Dear Dave: Monogamy is just not for me

Valentina N.A.D. Okang

I proposed marriage to the love of my life yesterday. We’ve been dating for three years, and I feel it’s time to settle down with her. I’ve known and been with women, but this particular lady is rare. I have never seen her type in anyone I’ve known.

She told me she loves me, but would want to give me a week to decide on the only condition she’d be willing to say ‘yes’ to my proposal:

Monogamy!

Dave, I know myself. I love women. I love sex, and I enjoy sex with my lady. However, there is another wild and kinky sexual side of me that I would never want to engage in with my love. She’s too innocent for such.

And I don’t think she’d even do it if I brought it up. So I pay a side-piece for that kind of fun and do it discreetly.

My woman does not know I keep another lady, strictly for crazy sex. If she knew, she would end everything between us, and I do not want to lose her. She’s a keeper… The one!

I don’t know how to respond to her request. I will not be able to sleep with just her and be content. I need that extra side piece to balance the equation.

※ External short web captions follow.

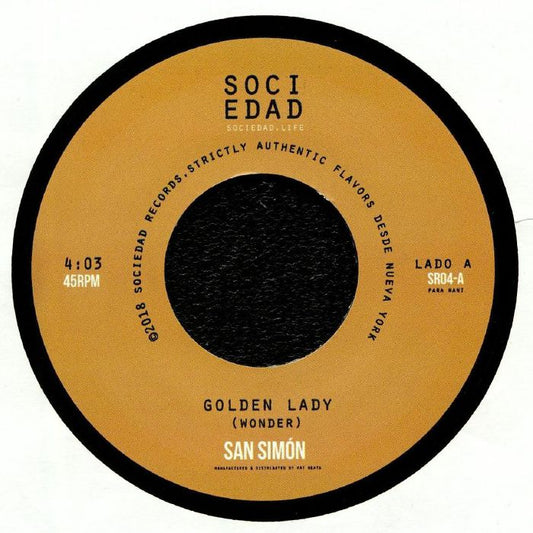 Golden Lady - Vinyl Single vinyl record cover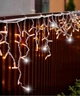 Вулична гірлянда бахрома 150 LED+FLASH, 9x0, 6 м, білий каучук, статичний режим + мерехтіння, 220 В, IP65 Теплий білий - зображення 1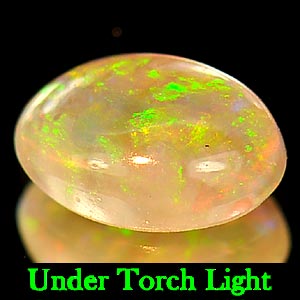 0.52 Ct. Oval Cabochon Natural Multi Color Opal Unheated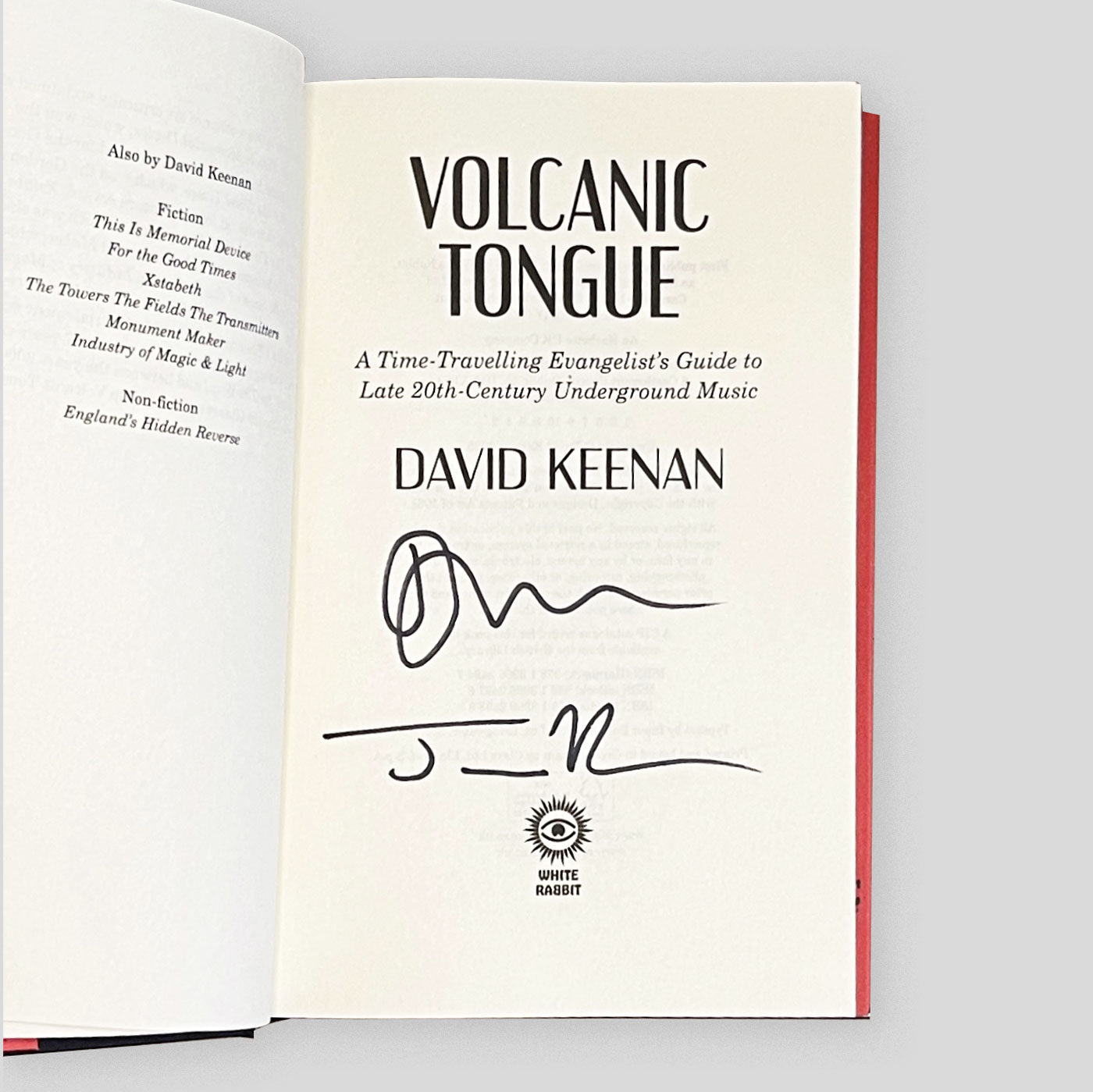 Volcanic Tongue: A Time-Travelling Evangelist’s Guide to Late-Twentieth-Century Underground Music | David Keenan (SPECIAL EDITION)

That side piece is a no-strings-attached affair, nothing more, nothing less.

If I say ‘yes’ to my lady’s request, I would be lying to her. If I say ‘no’, she would definitely end things between us. I can’t afford to lose a good woman.

My brother married his wife and tried monogamy for eight years, and had to look outside marriage eventually, for extra fun.

Monogamy is just not me. I want to marry my sweetheart too. Should I lie to her to settle down and go on with my life as I have already been doing cautiously?

I know it’s wrong, but this is me opening up right now.